• [Task to complete] Print every one of the records below verbatim, reproducing each line without any alteration.

• [Data shown]
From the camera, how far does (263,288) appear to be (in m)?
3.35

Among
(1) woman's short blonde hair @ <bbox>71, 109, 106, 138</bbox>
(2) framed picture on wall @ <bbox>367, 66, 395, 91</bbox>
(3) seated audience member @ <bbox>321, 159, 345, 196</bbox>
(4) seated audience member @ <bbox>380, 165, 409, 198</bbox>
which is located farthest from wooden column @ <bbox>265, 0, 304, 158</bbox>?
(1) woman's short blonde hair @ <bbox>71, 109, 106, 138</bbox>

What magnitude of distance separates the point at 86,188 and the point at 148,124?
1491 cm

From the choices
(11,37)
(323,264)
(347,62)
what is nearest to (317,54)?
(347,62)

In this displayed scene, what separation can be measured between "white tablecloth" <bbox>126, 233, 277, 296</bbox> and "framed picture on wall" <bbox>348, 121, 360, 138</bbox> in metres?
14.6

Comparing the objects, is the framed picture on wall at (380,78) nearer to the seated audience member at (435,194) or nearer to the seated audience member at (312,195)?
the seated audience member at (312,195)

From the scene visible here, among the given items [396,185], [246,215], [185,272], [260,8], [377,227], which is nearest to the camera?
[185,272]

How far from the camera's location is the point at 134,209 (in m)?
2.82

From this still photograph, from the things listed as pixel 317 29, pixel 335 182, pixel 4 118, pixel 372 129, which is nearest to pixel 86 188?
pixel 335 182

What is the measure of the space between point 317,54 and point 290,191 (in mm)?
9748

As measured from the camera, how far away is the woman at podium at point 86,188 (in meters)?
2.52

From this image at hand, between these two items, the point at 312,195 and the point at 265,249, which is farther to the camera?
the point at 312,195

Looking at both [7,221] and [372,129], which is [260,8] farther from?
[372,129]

• [Exercise solution]
From the camera, how far does (263,288) appear to be (in m)?
3.35

Among
(1) woman's short blonde hair @ <bbox>71, 109, 106, 138</bbox>
(2) framed picture on wall @ <bbox>367, 66, 395, 91</bbox>
(3) seated audience member @ <bbox>321, 159, 345, 196</bbox>
(4) seated audience member @ <bbox>380, 165, 409, 198</bbox>
which is located farthest from wooden column @ <bbox>265, 0, 304, 158</bbox>?
(1) woman's short blonde hair @ <bbox>71, 109, 106, 138</bbox>

What magnitude of distance separates the point at 86,188 and the point at 148,124?
1491 cm

From the choices
(11,37)
(323,264)
(347,62)
what is nearest to (317,54)?
(347,62)

In this displayed scene, what separation can be measured between "white tablecloth" <bbox>126, 233, 277, 296</bbox> and "framed picture on wall" <bbox>348, 121, 360, 138</bbox> in metres?
14.6

Comparing the objects, is the framed picture on wall at (380,78) nearer to the seated audience member at (435,194) or nearer to the seated audience member at (312,195)?
the seated audience member at (312,195)

From the scene visible here, among the given items [396,185], [246,215], [185,272], [260,8], [377,227], which is nearest to the camera?
[185,272]

How far from the camera's location is the point at 134,209 (in m)?
2.82

From this still photograph, from the things listed as pixel 317 29, pixel 335 182, pixel 4 118, pixel 372 129, which is nearest to pixel 86 188?
pixel 335 182

What is the measure of the space between point 317,54 and point 290,191 (in mm)?
9748

As measured from the camera, how far away is the woman at podium at point 86,188 (in meters)?
2.52

From this image at hand, between these two items, the point at 312,195 and the point at 265,249, which is farther to the camera?
the point at 312,195

Looking at both [7,221] and [372,129], which is [260,8] farther from?
[372,129]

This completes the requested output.